• **Extract to read**
__________________________________________________

Women in Ancient Egypt

Zahi Hawass

13 SEPT 22
19:00 H.
Palacio de la Prensa


Zahi Hawass (Damietta) is one of the most renowned archaeologists and Egyptologists in the world, and a recognized expert in the field. He has a PhD from the University of Pennsylvania thanks to a Fulbright scholarship, and is known for his charisma and communication skills.

He has served as Secretary General for the Supreme Council of Antiquities of Egypt and as Minister of Antiquities for the Egyptian government. Some of the major discoveries he has made during his career include the tombs of the pyramid builders at Giza and those of the Valley of the Golden Mummies in the Bahariya Oasis. He has directed and managed the Egyptian Mummy Project, which served to identify the mummy of Queen Hatshepsut, and has participated in the creation of 19 new museums in Egypt, including the Grand Egyptian Museum (GEM) and the National Museum of Egyptian Civilization (NEMC). In addition, he has also led a movement for Egyptian objects held in collections around the world to be returned to Egypt.

He is a prolific author of books, articles and publications, and has also participated in many documentaries and television programs around the world. The first book he ever published was dedicated precisely to women in Ancient Egypt. After several decades excavating on the Gizeh plateau and in Saqqara, his knowledge of women through archaeology is extensive.


21 SEPT 22
19:00 H.
Palacio de las Alhajas


The Egyptologist, Dr. Chris Naunton, is Director of the Egypt Exploration Society and Chairman of the Thames Valley Ancient Egypt Society (TVAES).

A great communicator, he is one of the most well-known faces in Egyptology, due to his role as the voice of National Geographic. He has presented and directed many documentaries and television programs on the figure of the pharaoh Tutankhamun, a subject on which he is an internationally recognized authority. 2022 is the centenary year of the discovery of Tutankhamun’s tomb, the greatest discovery in the history of archaeology. The treasures that Howard Carter unearthed a century ago have captivated generations of students and enthusiasts of Ancient Egypt. However, there is still much to be said and new technologies have made it possible to reopen research lines that no one had even considered until a few years ago.

He studied Egyptology at both Birmingham and Swansea University, teaching this specialization at UCLA, SOAS, Birkbeck College and Bloomsbury whilst regularly lecturing around the world. He has also published a number of articles on Ancient Egypt and contributed specialized chapters to many popular and academic publications.

Lost tombs of queens in Thebes

Nacho Ares

28 SEPT 22
19:00 H.
Palacio de las Alhajas


Nacho Ares (León, 1970) is a historian, Egyptologist, communicator, specialized radio broadcaster, and one of the curators of the exhibition Daughters of the Nile. Women and society in ancient Egypt. A History graduate from the University of Valladolid, he has a certificate in Egyptology from the KNH of the University of Manchester (2009-2012)

He is the director and presenter of the program SER Historia on the SER radio network, and of the podcast Dentro de la pirámide, on Podium Podcast, where he focuses on researching and popularizing the historical enigmas surrounding Ancient Egypt.

__________________________________________________

• **Given exercise a**
Count the lines in the records that contain the word "shot", and give only that number.
These records are unrelated to the lecture listing.

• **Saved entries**
__________________________________________________

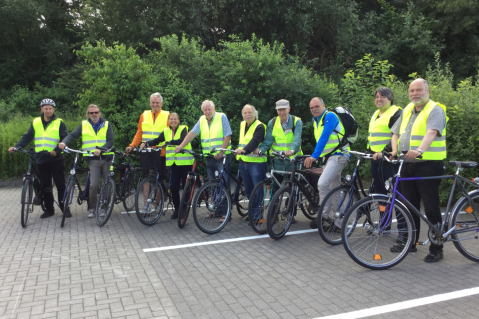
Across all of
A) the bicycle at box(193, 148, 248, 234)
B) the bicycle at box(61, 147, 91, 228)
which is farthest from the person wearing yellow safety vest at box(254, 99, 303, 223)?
the bicycle at box(61, 147, 91, 228)

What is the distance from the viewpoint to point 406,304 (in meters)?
3.99

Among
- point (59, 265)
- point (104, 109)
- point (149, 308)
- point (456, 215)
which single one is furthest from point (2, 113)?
point (456, 215)

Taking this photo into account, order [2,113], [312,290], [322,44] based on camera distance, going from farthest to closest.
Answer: [322,44] < [2,113] < [312,290]

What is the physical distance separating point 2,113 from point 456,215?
17.1 metres

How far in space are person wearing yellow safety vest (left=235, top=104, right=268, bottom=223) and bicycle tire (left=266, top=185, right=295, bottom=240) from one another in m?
0.98

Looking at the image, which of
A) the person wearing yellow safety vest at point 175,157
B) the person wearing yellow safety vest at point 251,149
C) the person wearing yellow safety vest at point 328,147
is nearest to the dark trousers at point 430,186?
the person wearing yellow safety vest at point 328,147

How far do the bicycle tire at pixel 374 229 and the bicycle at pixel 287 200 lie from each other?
4.52 feet

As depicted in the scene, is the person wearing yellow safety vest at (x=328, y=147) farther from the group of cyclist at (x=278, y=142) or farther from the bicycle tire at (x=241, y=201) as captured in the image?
the bicycle tire at (x=241, y=201)

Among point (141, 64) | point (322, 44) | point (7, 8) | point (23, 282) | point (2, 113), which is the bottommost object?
point (23, 282)

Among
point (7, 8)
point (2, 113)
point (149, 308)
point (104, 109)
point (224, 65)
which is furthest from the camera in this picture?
point (7, 8)

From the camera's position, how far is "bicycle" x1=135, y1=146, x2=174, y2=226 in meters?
7.02

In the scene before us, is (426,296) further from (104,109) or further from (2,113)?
(2,113)

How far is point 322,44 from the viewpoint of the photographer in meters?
21.7

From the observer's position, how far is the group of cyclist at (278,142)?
5.11 meters
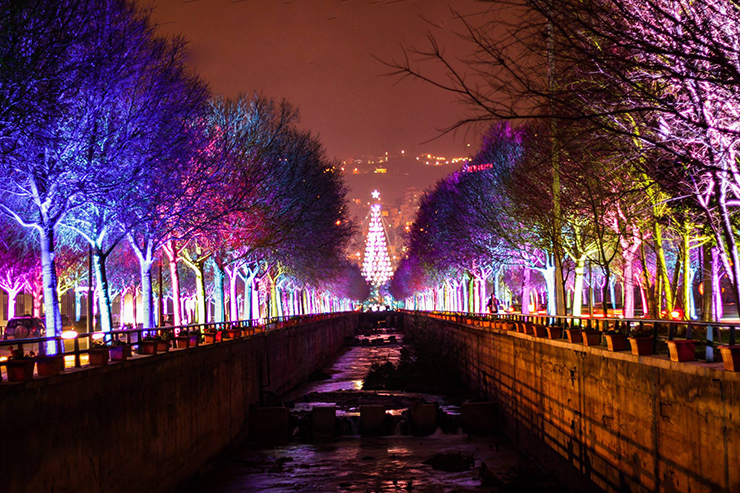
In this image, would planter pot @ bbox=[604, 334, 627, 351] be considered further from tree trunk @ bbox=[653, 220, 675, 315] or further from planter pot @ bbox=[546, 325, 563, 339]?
tree trunk @ bbox=[653, 220, 675, 315]

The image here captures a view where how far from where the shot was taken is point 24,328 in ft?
133

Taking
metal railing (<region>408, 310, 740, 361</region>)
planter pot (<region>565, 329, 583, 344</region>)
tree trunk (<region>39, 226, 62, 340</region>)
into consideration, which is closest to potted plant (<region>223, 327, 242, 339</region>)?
tree trunk (<region>39, 226, 62, 340</region>)

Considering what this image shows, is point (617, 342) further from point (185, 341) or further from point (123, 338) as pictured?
point (123, 338)

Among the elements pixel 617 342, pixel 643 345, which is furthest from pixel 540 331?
pixel 643 345

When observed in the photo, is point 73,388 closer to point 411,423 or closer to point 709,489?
point 709,489

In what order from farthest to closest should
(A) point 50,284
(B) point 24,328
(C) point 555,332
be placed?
1. (B) point 24,328
2. (C) point 555,332
3. (A) point 50,284

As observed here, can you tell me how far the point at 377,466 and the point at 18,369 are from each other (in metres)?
13.2

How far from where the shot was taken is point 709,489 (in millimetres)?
10047

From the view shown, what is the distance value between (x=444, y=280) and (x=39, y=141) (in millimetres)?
59231

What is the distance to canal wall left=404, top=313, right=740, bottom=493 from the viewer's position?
10000 mm

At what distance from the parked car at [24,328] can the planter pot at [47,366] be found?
103ft

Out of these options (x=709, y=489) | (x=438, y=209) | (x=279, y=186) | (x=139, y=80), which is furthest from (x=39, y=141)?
(x=438, y=209)

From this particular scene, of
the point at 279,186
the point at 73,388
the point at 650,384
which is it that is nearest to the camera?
the point at 73,388

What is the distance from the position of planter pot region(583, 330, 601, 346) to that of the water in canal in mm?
3668
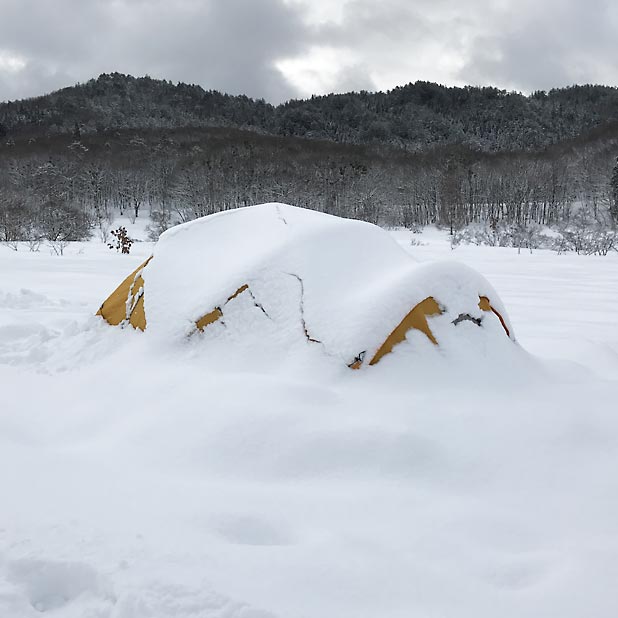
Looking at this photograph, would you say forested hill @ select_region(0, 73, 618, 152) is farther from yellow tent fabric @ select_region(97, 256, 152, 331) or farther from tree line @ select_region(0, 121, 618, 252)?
yellow tent fabric @ select_region(97, 256, 152, 331)

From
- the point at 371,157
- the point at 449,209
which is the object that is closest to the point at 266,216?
the point at 449,209

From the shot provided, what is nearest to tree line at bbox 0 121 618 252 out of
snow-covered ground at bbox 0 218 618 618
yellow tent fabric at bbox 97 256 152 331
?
yellow tent fabric at bbox 97 256 152 331

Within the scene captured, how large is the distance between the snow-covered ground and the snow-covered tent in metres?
0.15

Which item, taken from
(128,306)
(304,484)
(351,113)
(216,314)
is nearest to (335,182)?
(128,306)

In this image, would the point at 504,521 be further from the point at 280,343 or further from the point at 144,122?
the point at 144,122

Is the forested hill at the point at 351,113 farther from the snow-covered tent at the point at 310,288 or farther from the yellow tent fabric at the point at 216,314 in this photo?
the snow-covered tent at the point at 310,288

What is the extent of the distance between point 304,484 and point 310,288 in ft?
3.58

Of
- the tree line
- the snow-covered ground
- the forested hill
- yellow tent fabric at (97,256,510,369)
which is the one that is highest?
the forested hill

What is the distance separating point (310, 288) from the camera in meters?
2.49

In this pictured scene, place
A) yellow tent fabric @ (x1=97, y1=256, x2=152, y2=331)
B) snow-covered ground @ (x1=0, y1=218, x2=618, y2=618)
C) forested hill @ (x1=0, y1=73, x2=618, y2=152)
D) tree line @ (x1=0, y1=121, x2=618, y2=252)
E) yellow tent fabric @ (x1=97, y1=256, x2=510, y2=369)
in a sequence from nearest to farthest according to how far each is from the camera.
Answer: snow-covered ground @ (x1=0, y1=218, x2=618, y2=618), yellow tent fabric @ (x1=97, y1=256, x2=510, y2=369), yellow tent fabric @ (x1=97, y1=256, x2=152, y2=331), tree line @ (x1=0, y1=121, x2=618, y2=252), forested hill @ (x1=0, y1=73, x2=618, y2=152)

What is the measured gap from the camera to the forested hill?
287 feet

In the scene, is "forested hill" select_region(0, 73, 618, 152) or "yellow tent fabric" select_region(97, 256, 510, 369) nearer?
"yellow tent fabric" select_region(97, 256, 510, 369)

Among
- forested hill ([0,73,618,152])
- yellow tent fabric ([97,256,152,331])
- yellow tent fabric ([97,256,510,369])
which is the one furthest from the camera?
forested hill ([0,73,618,152])

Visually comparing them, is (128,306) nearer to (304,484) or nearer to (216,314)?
(216,314)
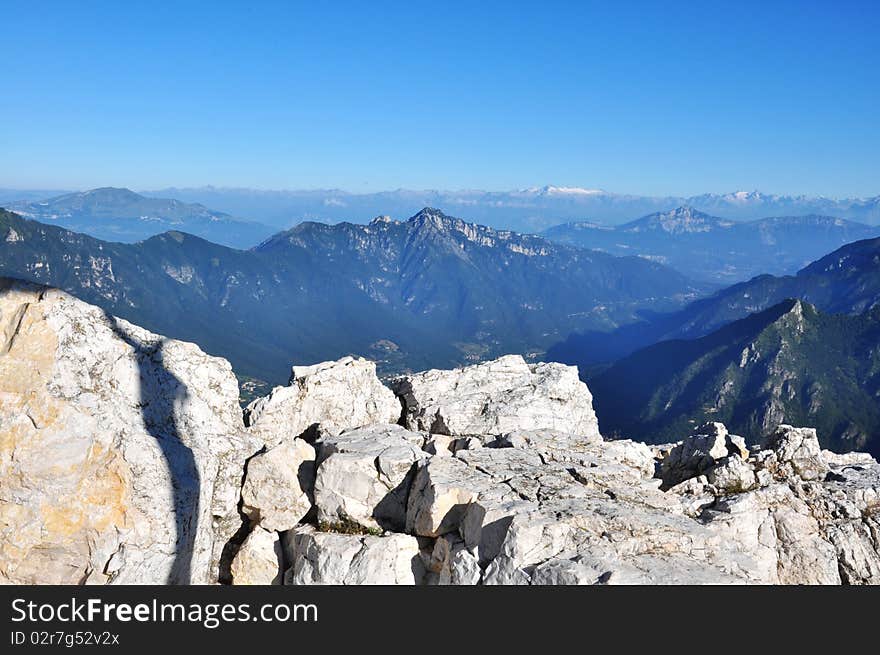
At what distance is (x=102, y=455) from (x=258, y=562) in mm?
6755

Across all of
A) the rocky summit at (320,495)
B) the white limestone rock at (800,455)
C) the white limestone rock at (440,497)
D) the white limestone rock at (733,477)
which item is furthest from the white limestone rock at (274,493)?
the white limestone rock at (800,455)

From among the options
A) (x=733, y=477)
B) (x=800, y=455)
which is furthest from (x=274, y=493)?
(x=800, y=455)

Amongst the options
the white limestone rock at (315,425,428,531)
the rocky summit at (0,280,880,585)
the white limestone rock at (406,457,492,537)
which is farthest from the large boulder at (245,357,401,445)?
the white limestone rock at (406,457,492,537)

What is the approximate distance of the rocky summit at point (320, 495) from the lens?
1844cm

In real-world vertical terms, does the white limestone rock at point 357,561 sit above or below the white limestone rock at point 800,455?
below

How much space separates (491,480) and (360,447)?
588 centimetres

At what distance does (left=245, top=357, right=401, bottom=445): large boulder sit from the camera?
27.0m

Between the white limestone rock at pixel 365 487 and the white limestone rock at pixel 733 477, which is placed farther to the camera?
the white limestone rock at pixel 733 477

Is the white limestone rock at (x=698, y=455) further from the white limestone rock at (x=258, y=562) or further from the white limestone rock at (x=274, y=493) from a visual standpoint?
the white limestone rock at (x=258, y=562)

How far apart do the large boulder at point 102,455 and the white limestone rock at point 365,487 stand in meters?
3.73

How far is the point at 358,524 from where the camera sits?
21812 mm

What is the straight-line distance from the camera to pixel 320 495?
2252 centimetres
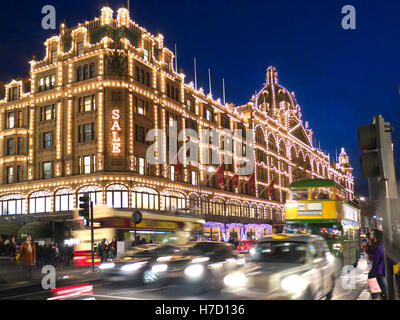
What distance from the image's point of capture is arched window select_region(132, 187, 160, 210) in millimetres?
45938

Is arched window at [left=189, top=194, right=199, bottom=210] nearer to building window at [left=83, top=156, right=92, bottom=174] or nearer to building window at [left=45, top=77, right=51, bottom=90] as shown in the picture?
building window at [left=83, top=156, right=92, bottom=174]

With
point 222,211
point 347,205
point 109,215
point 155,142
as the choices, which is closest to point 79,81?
point 155,142

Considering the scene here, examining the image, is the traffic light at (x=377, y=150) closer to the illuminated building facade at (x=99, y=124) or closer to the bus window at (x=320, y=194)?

__________________________________________________

• **Given exercise b**
Please write out the lecture listing again, beginning at the words "Lost tombs of" and stopping after "of Manchester (2009-2012)", with "Thebes" changed to "Luxor".

• **Task response a**
3

• **Task response b**
Lost tombs of queens in Luxor

Nacho Ares

28 SEPT 22
19:00 H.
Palacio de las Alhajas


Nacho Ares (León, 1970) is a historian, Egyptologist, communicator, specialized radio broadcaster, and one of the curators of the exhibition Daughters of the Nile. Women and society in ancient Egypt. A History graduate from the University of Valladolid, he has a certificate in Egyptology from the KNH of the University of Manchester (2009-2012)